General Counsel for Pro Teams Must Scrutinize Sponsorship and Stadium Agreements
Looking for a growth industry in the sports law field. It might be the general counsel’s office in the pro sports franchise. More and more responsibilities are being heaped on these attorneys.
Witness a recent panel discussion at the Forum on the Entertainment and Sports Industry 2006 Annual Meeting in Los Angeles
Kathie Pointer of the San Diego Padres focused on the “subservient provision to the rules of Major League Baseball. For the most part, your local sponsors will adhere to it. The exception may be those who are purchasing rights, hoping for national exposure. It is imperative to know who those people are and be upfront with them, while negotiating. They need to know that if you are fortunate enough to be in the playoffs, that MLB may have sponsorship deals that replace their deal.
Exclusivity is another vexing issue for GCs..
“The goal for the club is not to provide exclusivity to sponsors, unless the economics dictate otherwise. But if you have to, then narrowly define it.
Another challenge is that when a sponsor purchases signage, “they may expect that signage year-around. As an attorney, you must protect the club’s right to market the ballpark.”

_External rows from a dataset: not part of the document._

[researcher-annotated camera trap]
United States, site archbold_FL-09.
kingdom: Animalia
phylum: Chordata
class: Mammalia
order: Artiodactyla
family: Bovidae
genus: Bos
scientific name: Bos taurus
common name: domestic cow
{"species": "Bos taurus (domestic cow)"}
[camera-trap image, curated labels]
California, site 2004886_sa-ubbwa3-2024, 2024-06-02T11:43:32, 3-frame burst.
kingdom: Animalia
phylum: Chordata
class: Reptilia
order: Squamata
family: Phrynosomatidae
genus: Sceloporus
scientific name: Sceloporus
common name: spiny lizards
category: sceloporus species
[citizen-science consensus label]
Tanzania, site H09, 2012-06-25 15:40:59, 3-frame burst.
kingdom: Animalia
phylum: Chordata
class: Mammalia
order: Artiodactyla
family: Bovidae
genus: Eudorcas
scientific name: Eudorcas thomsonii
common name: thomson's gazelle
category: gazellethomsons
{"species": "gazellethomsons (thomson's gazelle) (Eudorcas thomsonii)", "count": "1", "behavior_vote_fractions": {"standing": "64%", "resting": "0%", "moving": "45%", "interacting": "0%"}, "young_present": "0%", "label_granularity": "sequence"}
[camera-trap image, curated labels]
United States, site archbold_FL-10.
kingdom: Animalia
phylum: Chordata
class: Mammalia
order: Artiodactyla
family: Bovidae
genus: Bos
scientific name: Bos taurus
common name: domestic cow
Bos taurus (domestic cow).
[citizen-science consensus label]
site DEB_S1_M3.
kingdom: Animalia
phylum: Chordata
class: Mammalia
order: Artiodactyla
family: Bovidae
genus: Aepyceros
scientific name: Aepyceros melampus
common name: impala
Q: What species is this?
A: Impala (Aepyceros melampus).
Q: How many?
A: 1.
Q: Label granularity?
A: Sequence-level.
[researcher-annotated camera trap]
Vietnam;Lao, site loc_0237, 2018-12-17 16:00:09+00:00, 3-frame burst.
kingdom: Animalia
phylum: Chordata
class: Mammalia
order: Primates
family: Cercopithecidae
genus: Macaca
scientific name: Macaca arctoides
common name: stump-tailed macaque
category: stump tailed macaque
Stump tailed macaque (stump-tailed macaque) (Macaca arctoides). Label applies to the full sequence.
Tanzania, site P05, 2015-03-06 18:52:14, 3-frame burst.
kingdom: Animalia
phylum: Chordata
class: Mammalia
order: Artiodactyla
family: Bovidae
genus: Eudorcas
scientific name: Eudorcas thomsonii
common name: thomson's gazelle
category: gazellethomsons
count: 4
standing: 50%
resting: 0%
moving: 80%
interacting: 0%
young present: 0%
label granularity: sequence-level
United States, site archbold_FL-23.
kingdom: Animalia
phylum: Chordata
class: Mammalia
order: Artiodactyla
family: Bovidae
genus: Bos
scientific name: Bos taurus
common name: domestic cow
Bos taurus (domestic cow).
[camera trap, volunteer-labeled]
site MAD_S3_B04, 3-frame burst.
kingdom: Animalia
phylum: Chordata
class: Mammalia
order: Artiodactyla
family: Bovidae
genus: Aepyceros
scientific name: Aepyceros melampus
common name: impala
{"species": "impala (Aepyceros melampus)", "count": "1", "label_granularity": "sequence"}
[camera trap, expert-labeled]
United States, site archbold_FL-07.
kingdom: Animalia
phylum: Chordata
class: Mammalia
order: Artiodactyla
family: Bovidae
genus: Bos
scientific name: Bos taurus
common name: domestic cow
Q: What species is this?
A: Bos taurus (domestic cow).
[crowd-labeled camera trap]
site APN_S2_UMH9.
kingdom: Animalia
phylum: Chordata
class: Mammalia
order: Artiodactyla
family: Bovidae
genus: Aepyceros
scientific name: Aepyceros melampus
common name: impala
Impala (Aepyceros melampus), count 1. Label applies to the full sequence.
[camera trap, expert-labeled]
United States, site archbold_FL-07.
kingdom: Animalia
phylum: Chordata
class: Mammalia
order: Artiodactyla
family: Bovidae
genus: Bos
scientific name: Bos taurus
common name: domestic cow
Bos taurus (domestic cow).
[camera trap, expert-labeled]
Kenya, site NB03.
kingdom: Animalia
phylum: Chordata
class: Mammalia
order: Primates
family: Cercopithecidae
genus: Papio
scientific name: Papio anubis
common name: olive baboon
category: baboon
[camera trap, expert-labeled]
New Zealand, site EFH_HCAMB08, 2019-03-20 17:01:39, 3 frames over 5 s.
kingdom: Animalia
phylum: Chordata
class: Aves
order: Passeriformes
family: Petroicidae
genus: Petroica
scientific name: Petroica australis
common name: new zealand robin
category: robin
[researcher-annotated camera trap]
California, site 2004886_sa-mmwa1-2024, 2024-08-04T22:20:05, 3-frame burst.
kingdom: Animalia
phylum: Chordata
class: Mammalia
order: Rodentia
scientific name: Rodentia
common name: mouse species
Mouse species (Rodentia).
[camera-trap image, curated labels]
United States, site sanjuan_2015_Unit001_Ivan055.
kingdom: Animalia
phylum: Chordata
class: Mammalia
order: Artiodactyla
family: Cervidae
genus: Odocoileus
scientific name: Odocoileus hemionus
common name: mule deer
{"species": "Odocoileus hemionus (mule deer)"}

The problem may arise when “you want to rent out the ballpark for a concert, such as the Rolling Stones, and they already have their own sponsors. It is important to carve our protections for your sponsors. Most of time, you can satisfy your sponsors by not covering everything up, or compensating them in other areas.”
In the post 9-11 era, everyone who has oversight over stadium security is aware of the legal challenges around suspicionless searches.
Ed Goines, former in-house counsel for the San Francisco 49ers, offered the following tip when searching patrons entering the stadium for a game:
“Don’t do it for crime control. Don’t tell them you are searching them because you are concerned about fights. Tell them you are searching them for fan or venue safety.
“Crime control must be done by the police.
As general counsel for the Los Angeles Dodgers, Sam Fernandez said that one of the key tenets of this job is to make allowance for “what happens when things go wrong. What happens, for example, if you are giving away Dodger blankets and the blankets don’t show up, or are defective? That is a pr disaster and, at best, a make good situation.”
He also expressed concern over liability issues that emerge when a marketing idea is a contributing factor. “We worry about foul balls,” he said. “What may seem like a great idea, such as a T-shirt cannon, can create legal issues.”
Companies Are Measuring Returns of Corporate Sponsorships
Jeff Gewirtz elaborated on the corporate sponsorship climate in professional sports during one of the sessions at the ABA conference. Gewirtz should know all about such subjects.
Before becoming General Counsel & Managing Director of Legal Affairs for the United States Olympic Committee this summer, he was legal counsel at Coca-Cola.
“The days when major corporations pay astronomical prices for professional sports are pretty much gone,” Gewirtz said. “These deals used to get done because the CEO of the corporation was friends with a league official. Today, corporations look at these deals with a return on investment in mind.
“That’s why the fees that corporations are willing to pay are flattening out. The exception to this is FIFA (World Cup) and the NFL, which continue to show 10 to 15 percent year-to-year growth.”
Gewirtz said one of the challenges with determining the ROI of a deal is that it is an “inexact science” when it comes to gauging the benefits. “If you have a spike in sales, you don’t know whether it is attributable to a sponsorship or another marketing initiative.”
He offered another observation around local sponsorships.
“Today’s luxury suites have gotten so plush that it almost makes a local sponsorship worthwhile by itself,” Gewirtz said, noting that it can be the ideal perk for a company’s best customer.
The Legal Challenges around Doping Allegations
A panel at the ABA conference scheduled to talk about legal issues in the Olympic sports promptly move to the subject of doping and stayed there.
Panelist John Ruger noted that a challenge of representing those accused of doping is that the job’s knowledge requirement is “25 percent legal and 75 percent medical”
Panelist Howard Jacobs, who has or is representing Floyd Landis and Marion Jones discussed some of his preferences before embarking on such a defense.
“You hope you get the call before they test the ‘B’ sample,” said Jacobs. He added that the reason is because he would want an expert present for the testing. “With EPO, for example, the testing process is very finicky. The expert selection is such instances really depend on what is being tested.”
Cheating, i.e. doping, is easy if you know how to do it.
The panelists lamented the fact that human growth hormone remains virtually undetectable.
In addition, athletes can avoid testing positive for EPO by carrying a small amount of laundry detergent into the testing room, dipping your finger in the laundry detergent and then peeing on your finger. It will “eat away at the EPO.”
If an athlete tests positive, the first thing the attorney must do is determine if “they ran the test properly. One of the challenges with this is that the testing manual can be 300 pages or more. You have to make sure you own the operating procedures.
“If they did run the test properly, the next question may be did they properly apply positivity theory on the case.”
All long, according to Jacobs, there is “a presumption that they did the test right. Only the athlete can prove otherwise.”